The leading global investment firm said it was not possible to shift the burden to domestic banks because they themselves have helped soak up the debt and would need recapitalizing.
According to Reuters, raiding bank deposits of savers and firms would also be politically problematic, and getting support from the IMF or elsewhere in the Middle East may also be difficult in the current circumstances.
"We see little benefit of a piecemeal approach to debt restructuring, given the complex inter-linkages between the finance ministry, central bank and domestic banks," stressed Morgan Stanley in its analysis.

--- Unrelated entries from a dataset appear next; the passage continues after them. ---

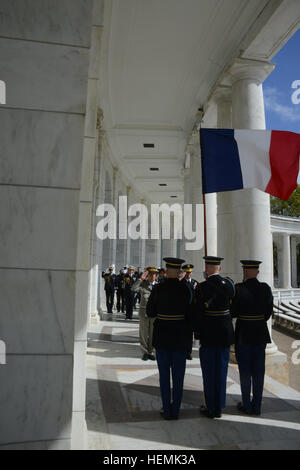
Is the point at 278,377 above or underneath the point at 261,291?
underneath

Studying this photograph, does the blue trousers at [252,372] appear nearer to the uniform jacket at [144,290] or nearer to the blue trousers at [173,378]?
the blue trousers at [173,378]

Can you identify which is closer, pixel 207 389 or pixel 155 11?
pixel 207 389

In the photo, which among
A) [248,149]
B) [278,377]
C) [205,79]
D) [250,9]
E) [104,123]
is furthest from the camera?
[104,123]

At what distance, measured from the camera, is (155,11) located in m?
10.4

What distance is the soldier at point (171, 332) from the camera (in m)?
5.93

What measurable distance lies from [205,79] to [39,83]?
11.3 m

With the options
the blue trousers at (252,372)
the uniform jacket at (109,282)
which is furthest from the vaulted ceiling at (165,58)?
the blue trousers at (252,372)

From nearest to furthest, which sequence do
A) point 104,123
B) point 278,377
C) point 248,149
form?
point 248,149, point 278,377, point 104,123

"Considering the subdued growth outlook, it makes sense to de-lever across the broad public sector," it added.
Lebanon; one of the most indebted countries in the world, suspended payments on all $31.3bn of its international 'eurobonds' this month. It also declared that it could no longer repay them.

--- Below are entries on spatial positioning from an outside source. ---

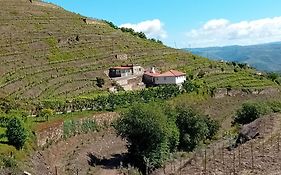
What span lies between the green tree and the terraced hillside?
80.8 feet

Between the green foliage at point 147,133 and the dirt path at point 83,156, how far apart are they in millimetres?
3001

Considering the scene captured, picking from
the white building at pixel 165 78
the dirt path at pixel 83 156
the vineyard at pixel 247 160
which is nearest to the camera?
the vineyard at pixel 247 160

It floated three restructuring scenarios; soft, medium or harsh. Where eurobond holders would face either a 50%, 60% or 70% writedown on their bonds. They will also see their payment dates pushed back either five years or to 2032 or 2037 via new bonds.

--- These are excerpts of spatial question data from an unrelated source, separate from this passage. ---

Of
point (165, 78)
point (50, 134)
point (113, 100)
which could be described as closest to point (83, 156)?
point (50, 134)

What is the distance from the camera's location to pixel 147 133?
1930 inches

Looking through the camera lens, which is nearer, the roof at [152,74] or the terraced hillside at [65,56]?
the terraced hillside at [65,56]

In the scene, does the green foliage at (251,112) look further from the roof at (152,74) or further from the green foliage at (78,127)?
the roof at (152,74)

Morgan Stanley assigned a subjective 60% probability to the harshest restructuring scenario. This is just with the bonds dropping to as low as 12 cents on the dollar this week. Even under that option they now look "attractive", it said.
"Bonds are trading even below the harsh restructuring scenario. However, a key issue is that the restructuring may settle only 1 – 2 years forward; given complexities, which dents attractiveness a tad," it said.
However, "sub-15 (cents on the dollar) should look attractive on all measures".